Tableaux-happenings - 1963
Principaux participants: Robert Filliou, Jacques Gabriel, Jean-Jacques Lebel, Marta Minujin, Erró, Daniel Pommereulle, Emmett Williams.
Les manifestations suivantes se sont déroulées au même endroit, les 5, 12 et 19 juin 1963:
Comptoir de Robert Filliou et Emmett Williams (co-inventeurs du Spaghetti Sandwich obtenu en superposant deux feuilles de papier à écrire entre lesquelles ils posaient des spaghettis préalablement trempés dans une peinture fluorescente rose), Lyricol de Jacques Gabriel, Le Coq de Martha Minujin et Daniel Pommereulle.
Tableaux-happenings consiste en un ensemble d'interventions brèves, «instantanés d'action», se déroulant de façon spontanée dans l'espace de la galerie où étaient exposées les œuvres réalisées spécialement pour servir de « contexte» à l'action: masques, sculptures, tableaux-happenings, objets divers... Ces tableaux-happenings étaient de dimensions assez grandes (environ deux mètres de haut sur un mètre de large), réalisés à partir de collages, dessins, peinture, textes, coupures de presse, lettres d'amis, le tout formant une sorte de journal de bord. Sans souci de composition ou de recherche dans le choix des couleurs, ils étaient bricolés selon le principe du free jazz et de l'immédiateté, constituant un reportage instantané sur ce qui était en train d'être vécu par les artistes. Ces «tableaux-actions» placés au fond de la galerie en cachaient les ouvertures, les colonnes et tout ce qui dérangeait la neutralité d'un espace entièrement vide. Le déroulement du happening était un continuum qui allait de la réalisation véloce de ces tableaux, à leur placement dans la galerie, jusqu'aux autres actions ultra-rapides, qui relevaient du micro-évènement. Par exemple, Jean-Jacques Lebel se coordonnait avec Erró pour allumer et éteindre rapidement les lumières, provoquant des clignotements aveuglants. Perturber la vision du public et l'accueillir dans un espace psychique hors cadre, sans points de repère, était un des objectifs majeurs du happening.

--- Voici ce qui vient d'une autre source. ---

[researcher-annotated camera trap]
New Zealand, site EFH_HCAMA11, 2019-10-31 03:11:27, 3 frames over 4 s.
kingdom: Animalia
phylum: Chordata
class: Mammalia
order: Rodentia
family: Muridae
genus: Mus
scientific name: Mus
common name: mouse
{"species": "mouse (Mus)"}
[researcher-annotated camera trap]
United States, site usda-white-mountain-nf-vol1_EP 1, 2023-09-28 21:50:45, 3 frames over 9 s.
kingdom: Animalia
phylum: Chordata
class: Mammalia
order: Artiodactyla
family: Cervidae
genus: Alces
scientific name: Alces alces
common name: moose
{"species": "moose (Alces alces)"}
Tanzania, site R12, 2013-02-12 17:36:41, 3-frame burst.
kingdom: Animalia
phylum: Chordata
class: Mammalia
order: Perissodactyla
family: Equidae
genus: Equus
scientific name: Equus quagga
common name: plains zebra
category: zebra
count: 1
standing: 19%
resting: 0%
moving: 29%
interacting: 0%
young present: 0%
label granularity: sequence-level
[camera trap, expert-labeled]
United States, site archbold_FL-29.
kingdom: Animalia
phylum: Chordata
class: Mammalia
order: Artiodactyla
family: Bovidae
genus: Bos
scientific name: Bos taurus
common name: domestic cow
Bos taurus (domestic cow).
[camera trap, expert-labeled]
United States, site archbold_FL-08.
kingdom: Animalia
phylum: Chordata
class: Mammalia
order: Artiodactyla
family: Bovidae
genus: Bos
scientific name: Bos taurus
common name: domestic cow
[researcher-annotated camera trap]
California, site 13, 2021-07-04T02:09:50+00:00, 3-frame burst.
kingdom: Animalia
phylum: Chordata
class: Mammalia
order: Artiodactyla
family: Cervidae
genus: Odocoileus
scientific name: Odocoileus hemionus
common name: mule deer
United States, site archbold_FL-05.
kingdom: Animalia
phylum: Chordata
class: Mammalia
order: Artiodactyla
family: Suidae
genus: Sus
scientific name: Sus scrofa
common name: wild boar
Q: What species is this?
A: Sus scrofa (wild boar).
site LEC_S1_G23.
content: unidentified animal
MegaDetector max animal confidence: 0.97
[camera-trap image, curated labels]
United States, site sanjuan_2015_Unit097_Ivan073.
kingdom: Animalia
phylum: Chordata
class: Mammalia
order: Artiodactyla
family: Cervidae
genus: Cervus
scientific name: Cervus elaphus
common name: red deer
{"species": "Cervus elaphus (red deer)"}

Cet objectif sera atteint avec le happening 120 minutes dédiées au Divin Marquis en 1966. mais ce souci était déjà très présent en 1963, date à laquelle Lebel se livra, par l'entremise du docteur René Robert - ami d'Henri Michaux - à des expériences décisives à base de psilocybine, un puissant hallucinogène. Philippe Hiquily, Daniel Pommereulle firent de même. La thèse du docteur Robert - « extrêmement décevante par son parti pris pseudo-scientifique et son esprit primaire», selon Jean-Jacques Lebel - est restée inédite et les passages concernant les protocoles de Lebel, Hiquily et Pommereulle sont d'un grand comique involontaire. D'autres expériences, plus probantes, furent vécues, avec Frédéric Pardo notamment à base de LSD et de peyotl.